The FEC reports show Joint Fundraising Accounts, Blue Senate 2020 and Justice 2020, that raised significant amounts of money for both Cunningham and Ossoff. No Senate candidates in battleground races, including Ossoff, have yet to weigh in on Cunningham’s extramarital romantic engagements. 

The third-quarter filings also show that Ossoff is still benefiting overwhelmingly from out-of-state donations, as well as indirect corporate contributions. Eighty-seven percent of his donations from his quarter came from states other than Georgia, with 47 percent coming from California, New York and the D.C. area. Just 12 percent of his third-quarter contributions came from Georgia donors. The majority of Ossoff’s campaign has been bankrolled by out-of-state benefactors.
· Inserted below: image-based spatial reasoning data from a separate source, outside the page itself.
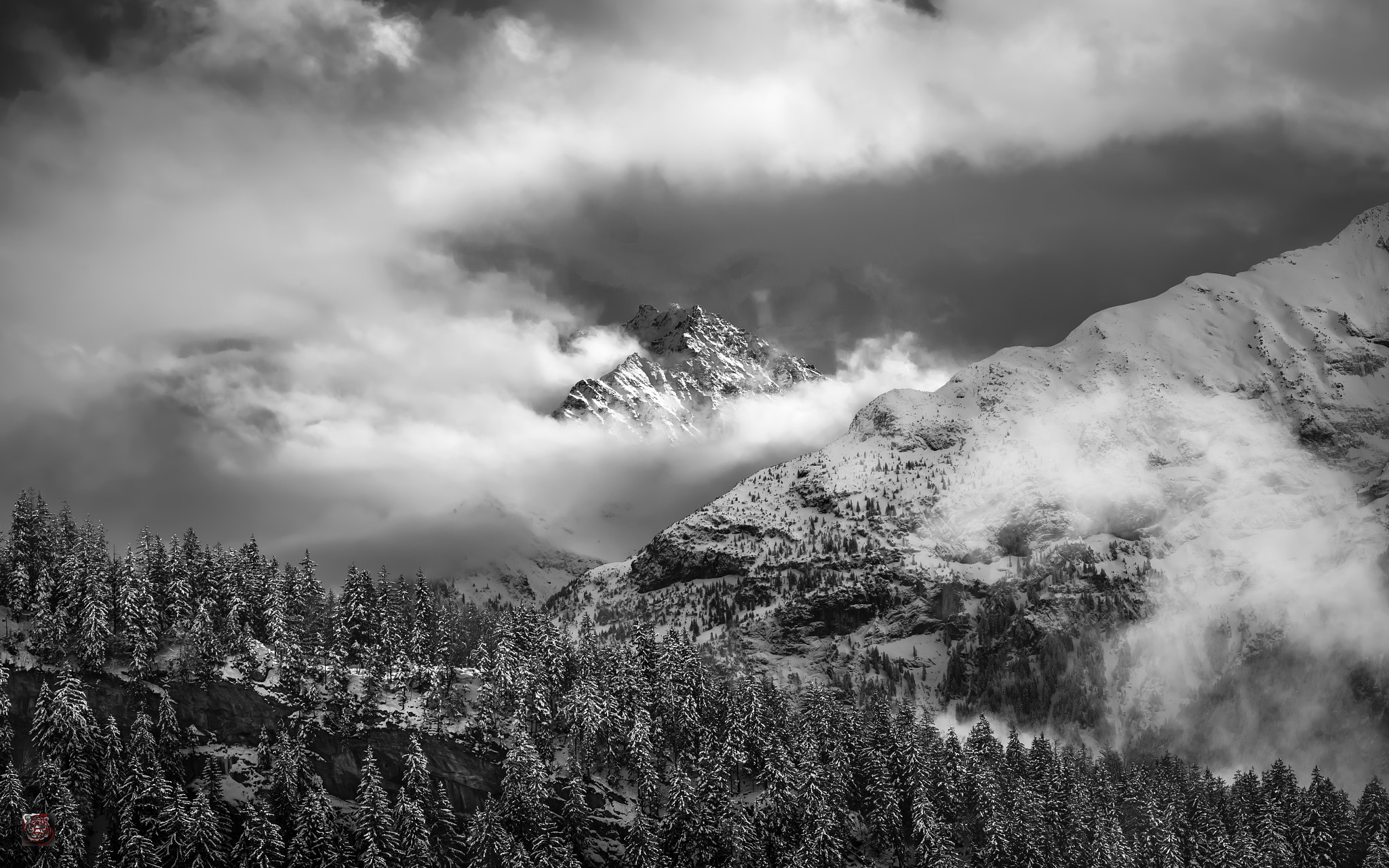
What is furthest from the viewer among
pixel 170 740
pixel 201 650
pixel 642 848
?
pixel 201 650

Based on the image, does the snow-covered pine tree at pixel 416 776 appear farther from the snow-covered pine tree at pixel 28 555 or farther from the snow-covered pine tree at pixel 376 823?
the snow-covered pine tree at pixel 28 555

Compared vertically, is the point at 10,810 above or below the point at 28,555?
below

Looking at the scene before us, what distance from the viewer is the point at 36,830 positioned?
104 metres

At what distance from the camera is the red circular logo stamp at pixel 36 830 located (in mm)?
103931

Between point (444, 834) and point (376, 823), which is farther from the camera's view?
point (444, 834)

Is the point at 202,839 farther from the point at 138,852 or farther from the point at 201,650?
the point at 201,650

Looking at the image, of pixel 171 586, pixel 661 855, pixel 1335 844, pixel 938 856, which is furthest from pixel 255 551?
pixel 1335 844

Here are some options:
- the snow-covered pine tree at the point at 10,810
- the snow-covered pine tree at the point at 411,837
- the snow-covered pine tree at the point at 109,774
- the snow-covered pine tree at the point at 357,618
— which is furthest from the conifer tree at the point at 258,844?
the snow-covered pine tree at the point at 357,618

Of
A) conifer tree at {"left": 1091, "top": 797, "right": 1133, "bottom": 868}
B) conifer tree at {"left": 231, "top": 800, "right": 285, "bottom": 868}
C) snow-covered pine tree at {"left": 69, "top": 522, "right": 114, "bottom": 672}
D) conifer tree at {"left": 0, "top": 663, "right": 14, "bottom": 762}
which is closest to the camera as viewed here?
conifer tree at {"left": 231, "top": 800, "right": 285, "bottom": 868}

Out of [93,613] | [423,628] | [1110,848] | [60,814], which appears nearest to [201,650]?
[93,613]

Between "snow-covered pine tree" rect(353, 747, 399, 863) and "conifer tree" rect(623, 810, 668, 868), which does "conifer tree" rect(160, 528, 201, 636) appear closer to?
"snow-covered pine tree" rect(353, 747, 399, 863)

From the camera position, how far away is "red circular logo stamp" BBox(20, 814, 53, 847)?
341 ft

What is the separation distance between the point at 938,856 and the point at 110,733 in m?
85.4

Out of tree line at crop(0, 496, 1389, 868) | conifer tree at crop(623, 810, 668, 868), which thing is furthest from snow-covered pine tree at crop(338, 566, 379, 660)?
conifer tree at crop(623, 810, 668, 868)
"Given his radical socialist agenda, it's no surprise that Jon Ossoff has so much appeal to liberal California billionaires and so little support from the people of Georgia," Perdue for Senate Communications Director John Burke said. "This further shows that Ossoff is hopelessly out of touch with Georgia families and would be nothing more than a rubber stamp for the far left if elected. Senator Perdue is proud to stand for the people of this state, not for the radical socialists from California who are bankrolling Ossoff's candidacy."

Keeping consistent with his hypocritical campaign, the filings show Ossoff greatly benefiting from Leadership PACs, which allow candidates to indirectly receive corporate contributions. In the third quarter, Ossoff received over $50,000 from a host of different Leadership PACs. Despite benefiting from corporate-funded donations indirectly, Ossoff has built much of his campaign around an “anti-big money” sentiment, as so many Democrats do. 

The race between Ossoff and incumbent GOP Sen. David Perdue is a nationally watched contest on November’s Senate map, as the Democrat challenger hopes to be seated in the upper chamber after losing an embarrassingly expensive congressional race in 2017. Cook Political Report rates the race as a toss-up, but Sen. Perdue leads in polling averages.